PathFLIP: Fine-grained Language-Image Pretraining for Versatile Computational Pathology
Fengchun Liu, Songhan Jiang, Linghan Cai, Ziyue Wang, Yongbing Zhang
TL;DR
PathFLIP tackles the challenge of fine-grained multimodal understanding in gigapixel whole slide images by introducing region-level language–image pretraining. It decomposes slide captions into region-level subcaptions and learns text-conditioned region embeddings via Region and Slide Q-Formers, complemented by global slide-caption alignment. By integrating with large language models, PathFLIP achieves instruction-following, captioning, VQA, and robust zero-shot classification and retrieval, while delivering accurate visual grounding without region annotations. The approach demonstrates superior performance across multiple pathology benchmarks with substantially less training data, offering a practical, interpretable path toward clinical AI-assisted diagnosis.
Abstract
While Vision-Language Models (VLMs) have achieved notable progress in computational pathology (CPath), the gigapixel scale and spatial heterogeneity of Whole Slide Images (WSIs) continue to pose challenges for multimodal understanding. Existing alignment methods struggle to capture fine-grained correspondences between textual descriptions and visual cues across thousands of patches from a slide, compromising their performance on downstream tasks. In this paper, we propose PathFLIP (Pathology Fine-grained Language-Image Pretraining), a novel framework for holistic WSI interpretation. PathFLIP decomposes slide-level captions into region-level subcaptions and generates text-conditioned region embeddings to facilitate precise visual-language grounding.

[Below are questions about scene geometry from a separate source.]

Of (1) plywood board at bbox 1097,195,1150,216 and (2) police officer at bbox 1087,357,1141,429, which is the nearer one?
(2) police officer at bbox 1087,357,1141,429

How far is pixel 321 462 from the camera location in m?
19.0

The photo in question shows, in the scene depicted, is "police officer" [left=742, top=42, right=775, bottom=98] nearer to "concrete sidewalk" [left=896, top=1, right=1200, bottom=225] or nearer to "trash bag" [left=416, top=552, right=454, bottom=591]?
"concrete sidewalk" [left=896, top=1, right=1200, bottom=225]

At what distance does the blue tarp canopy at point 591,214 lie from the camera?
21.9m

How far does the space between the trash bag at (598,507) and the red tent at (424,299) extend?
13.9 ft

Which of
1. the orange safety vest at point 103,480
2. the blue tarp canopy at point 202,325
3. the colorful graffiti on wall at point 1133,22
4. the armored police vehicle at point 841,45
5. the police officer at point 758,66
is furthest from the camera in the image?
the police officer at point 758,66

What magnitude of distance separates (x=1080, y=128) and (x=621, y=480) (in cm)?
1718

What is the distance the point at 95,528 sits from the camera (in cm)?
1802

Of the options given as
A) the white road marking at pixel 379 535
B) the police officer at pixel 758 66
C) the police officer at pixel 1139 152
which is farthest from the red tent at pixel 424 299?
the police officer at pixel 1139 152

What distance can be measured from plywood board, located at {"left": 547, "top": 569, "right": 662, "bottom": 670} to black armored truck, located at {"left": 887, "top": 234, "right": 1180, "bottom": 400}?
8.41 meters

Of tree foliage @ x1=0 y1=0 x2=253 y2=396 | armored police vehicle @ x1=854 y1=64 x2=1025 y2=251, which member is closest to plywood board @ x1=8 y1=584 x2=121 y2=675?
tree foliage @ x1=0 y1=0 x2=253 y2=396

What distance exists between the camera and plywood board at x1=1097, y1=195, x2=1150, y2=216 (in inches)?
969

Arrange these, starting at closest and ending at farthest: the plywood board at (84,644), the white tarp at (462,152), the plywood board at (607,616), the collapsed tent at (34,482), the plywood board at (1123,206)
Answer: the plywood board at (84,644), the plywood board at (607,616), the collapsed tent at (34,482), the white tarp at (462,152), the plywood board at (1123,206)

By harnessing Large Language Models (LLMs), PathFLIP can seamlessly follow diverse clinical instructions and adapt to varied diagnostic contexts. Furthermore, it exhibits versatile capabilities across multiple paradigms, efficiently handling slide-level classification and retrieval, fine-grained lesion localization, and instruction following. Extensive experiments demonstrate that PathFLIP outperforms existing large-scale pathological VLMs on four representative benchmarks while requiring significantly less training data, paving the way for fine-grained, instruction-aware WSI interpretation in clinical practice.